## Work required
Return the line containing "point at 583,77?" and all lines after it exactly; stop at the end of the material.

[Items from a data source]
◇ ◇ ◇

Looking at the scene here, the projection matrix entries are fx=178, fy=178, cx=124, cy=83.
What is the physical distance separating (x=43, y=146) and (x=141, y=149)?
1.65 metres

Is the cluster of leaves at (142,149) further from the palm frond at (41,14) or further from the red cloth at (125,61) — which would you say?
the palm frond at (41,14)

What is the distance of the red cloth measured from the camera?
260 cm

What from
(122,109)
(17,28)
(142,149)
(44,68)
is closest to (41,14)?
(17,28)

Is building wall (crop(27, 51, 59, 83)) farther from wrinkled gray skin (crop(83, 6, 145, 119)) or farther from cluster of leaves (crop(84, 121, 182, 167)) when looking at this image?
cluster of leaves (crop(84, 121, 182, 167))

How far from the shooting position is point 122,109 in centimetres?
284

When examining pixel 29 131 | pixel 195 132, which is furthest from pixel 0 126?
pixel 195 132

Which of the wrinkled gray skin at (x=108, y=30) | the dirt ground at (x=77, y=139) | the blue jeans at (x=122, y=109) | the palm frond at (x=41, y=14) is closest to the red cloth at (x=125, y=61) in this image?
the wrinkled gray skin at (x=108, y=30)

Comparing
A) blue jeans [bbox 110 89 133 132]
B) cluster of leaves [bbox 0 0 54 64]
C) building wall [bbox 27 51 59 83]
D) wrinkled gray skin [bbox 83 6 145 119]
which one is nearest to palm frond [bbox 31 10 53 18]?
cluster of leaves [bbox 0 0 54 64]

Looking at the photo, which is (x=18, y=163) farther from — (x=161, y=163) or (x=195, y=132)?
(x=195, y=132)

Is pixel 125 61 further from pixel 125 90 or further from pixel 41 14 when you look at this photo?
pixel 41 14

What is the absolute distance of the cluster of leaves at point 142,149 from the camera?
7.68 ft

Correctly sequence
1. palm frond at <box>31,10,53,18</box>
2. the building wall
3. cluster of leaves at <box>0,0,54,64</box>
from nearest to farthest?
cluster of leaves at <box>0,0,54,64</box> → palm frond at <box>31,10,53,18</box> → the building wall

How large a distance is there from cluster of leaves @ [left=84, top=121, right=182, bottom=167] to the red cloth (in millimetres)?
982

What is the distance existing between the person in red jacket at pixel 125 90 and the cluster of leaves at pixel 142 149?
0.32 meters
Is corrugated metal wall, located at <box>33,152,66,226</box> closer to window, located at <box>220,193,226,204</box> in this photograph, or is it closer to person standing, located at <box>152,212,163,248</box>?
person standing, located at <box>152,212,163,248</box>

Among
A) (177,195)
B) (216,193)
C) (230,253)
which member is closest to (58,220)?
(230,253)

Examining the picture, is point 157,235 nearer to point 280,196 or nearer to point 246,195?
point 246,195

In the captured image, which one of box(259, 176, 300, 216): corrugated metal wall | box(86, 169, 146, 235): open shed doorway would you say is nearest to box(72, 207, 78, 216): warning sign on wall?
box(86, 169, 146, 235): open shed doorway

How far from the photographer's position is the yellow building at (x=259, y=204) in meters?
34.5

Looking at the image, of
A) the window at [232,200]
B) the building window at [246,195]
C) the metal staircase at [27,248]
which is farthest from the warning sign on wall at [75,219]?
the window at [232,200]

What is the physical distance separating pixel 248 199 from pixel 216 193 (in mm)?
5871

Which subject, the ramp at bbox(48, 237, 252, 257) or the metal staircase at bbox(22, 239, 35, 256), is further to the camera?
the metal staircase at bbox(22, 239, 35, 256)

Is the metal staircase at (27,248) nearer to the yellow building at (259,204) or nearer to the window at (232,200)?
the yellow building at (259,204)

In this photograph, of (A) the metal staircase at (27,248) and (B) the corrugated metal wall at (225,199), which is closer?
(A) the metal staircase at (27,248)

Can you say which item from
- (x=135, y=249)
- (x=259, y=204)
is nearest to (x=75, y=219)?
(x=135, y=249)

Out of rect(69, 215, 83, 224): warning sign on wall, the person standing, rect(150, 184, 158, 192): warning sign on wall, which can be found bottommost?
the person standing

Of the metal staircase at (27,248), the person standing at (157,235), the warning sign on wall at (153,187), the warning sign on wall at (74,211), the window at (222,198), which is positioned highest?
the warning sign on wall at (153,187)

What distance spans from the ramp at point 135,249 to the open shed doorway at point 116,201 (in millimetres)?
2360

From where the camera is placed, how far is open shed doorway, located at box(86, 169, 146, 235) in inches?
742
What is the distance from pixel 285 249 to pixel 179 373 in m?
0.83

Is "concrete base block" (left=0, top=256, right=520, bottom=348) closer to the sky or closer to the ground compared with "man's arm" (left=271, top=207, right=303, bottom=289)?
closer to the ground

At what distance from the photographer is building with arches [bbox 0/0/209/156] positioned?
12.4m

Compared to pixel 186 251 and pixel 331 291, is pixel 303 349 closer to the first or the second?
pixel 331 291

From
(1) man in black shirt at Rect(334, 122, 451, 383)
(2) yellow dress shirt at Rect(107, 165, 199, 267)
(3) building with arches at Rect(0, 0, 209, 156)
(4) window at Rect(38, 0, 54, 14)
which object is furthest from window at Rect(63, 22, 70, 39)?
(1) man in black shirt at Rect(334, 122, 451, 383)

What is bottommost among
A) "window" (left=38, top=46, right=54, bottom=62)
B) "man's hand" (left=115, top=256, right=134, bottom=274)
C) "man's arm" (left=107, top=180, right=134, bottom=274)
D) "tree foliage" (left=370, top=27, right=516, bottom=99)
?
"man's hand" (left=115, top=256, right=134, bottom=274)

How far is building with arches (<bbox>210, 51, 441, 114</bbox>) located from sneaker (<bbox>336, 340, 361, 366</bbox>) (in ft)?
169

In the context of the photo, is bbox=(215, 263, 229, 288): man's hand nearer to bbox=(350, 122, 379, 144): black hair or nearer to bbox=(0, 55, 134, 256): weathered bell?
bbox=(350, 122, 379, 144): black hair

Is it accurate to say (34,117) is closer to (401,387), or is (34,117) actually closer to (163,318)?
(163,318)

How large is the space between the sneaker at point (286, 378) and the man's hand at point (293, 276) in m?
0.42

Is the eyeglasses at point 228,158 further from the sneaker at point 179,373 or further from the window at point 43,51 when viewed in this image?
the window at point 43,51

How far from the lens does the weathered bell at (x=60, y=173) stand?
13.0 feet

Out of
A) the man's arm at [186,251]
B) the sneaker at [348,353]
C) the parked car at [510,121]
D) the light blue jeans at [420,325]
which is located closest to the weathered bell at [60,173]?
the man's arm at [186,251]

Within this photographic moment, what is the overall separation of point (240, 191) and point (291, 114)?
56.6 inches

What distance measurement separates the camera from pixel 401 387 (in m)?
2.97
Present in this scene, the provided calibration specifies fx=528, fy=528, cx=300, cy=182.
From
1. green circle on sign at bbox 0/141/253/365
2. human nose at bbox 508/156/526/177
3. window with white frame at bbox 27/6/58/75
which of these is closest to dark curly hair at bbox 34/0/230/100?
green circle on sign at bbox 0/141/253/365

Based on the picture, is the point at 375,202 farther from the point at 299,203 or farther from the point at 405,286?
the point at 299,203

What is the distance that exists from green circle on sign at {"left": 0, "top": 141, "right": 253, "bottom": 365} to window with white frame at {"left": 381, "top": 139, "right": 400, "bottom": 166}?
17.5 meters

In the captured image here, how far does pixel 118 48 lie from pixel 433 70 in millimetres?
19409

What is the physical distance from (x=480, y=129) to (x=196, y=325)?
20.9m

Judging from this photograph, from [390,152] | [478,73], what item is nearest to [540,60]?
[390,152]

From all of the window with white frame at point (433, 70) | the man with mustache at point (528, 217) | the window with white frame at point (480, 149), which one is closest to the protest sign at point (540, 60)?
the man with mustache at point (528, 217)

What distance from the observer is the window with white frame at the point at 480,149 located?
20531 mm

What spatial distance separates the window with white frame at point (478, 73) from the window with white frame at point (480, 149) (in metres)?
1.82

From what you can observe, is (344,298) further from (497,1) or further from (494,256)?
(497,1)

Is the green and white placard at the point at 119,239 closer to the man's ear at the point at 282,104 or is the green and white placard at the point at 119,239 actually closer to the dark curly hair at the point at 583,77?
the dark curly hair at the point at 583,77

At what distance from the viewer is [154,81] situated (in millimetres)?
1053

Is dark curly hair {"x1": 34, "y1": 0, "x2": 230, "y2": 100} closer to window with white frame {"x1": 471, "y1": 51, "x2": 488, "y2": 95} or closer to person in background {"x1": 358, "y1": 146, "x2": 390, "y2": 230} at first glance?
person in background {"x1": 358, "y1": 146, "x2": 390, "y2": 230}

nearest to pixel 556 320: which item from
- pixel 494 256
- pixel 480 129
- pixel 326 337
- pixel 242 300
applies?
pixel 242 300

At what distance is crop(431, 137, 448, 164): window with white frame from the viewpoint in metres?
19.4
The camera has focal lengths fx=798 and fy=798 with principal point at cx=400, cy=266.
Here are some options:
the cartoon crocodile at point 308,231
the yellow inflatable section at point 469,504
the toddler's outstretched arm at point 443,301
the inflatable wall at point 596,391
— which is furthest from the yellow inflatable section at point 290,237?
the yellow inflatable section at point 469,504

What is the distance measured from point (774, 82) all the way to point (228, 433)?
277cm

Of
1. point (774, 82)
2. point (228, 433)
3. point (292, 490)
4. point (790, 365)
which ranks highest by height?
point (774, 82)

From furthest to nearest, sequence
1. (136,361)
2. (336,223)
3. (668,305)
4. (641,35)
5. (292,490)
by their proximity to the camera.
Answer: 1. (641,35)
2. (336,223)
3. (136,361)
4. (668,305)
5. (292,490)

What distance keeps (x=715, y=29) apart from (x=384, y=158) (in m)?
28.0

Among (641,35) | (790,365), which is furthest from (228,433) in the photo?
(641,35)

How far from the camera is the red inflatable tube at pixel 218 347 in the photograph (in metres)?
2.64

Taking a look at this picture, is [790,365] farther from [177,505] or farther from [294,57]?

◇ ◇ ◇

## Solved exercise
Is the green and white placard at the point at 119,239 closer to the man's ear at the point at 282,104 or is the green and white placard at the point at 119,239 actually closer to the dark curly hair at the point at 583,77?
the dark curly hair at the point at 583,77

At what distance from the viewer is [154,81] situated (in millimetres)?
1053

Is dark curly hair {"x1": 34, "y1": 0, "x2": 230, "y2": 100} closer to window with white frame {"x1": 471, "y1": 51, "x2": 488, "y2": 95} or closer to person in background {"x1": 358, "y1": 146, "x2": 390, "y2": 230} at first glance?
person in background {"x1": 358, "y1": 146, "x2": 390, "y2": 230}

nearest to pixel 556 320: which item from
- pixel 494 256
- pixel 480 129
- pixel 326 337
- pixel 242 300
applies?
pixel 242 300

At what distance is crop(431, 137, 448, 164): window with white frame from the viewpoint in metres?
19.4
The camera has focal lengths fx=798 and fy=798 with principal point at cx=400, cy=266.
Here are some options:
the cartoon crocodile at point 308,231
the yellow inflatable section at point 469,504
the toddler's outstretched arm at point 443,301
the inflatable wall at point 596,391
— which is furthest from the yellow inflatable section at point 290,237?
the yellow inflatable section at point 469,504

What is the distance measured from point (774, 82) all the way to point (228, 433)?
277cm

Of
1. point (774, 82)
2. point (228, 433)
3. point (292, 490)
4. point (790, 365)
which ranks highest by height?
point (774, 82)

From furthest to nearest, sequence
1. (136,361)
2. (336,223)
3. (668,305)
4. (641,35)
5. (292,490)
by their proximity to the camera.
Answer: 1. (641,35)
2. (336,223)
3. (136,361)
4. (668,305)
5. (292,490)

What distance keeps (x=715, y=29) apart from (x=384, y=158) (in m)?
28.0

Among (641,35) | (790,365), which is furthest from (228,433) in the photo?
(641,35)

How far from the camera is the red inflatable tube at pixel 218 347 in the photograph (in metres)?
2.64

Taking a look at this picture, is [790,365] farther from [177,505] or farther from [294,57]?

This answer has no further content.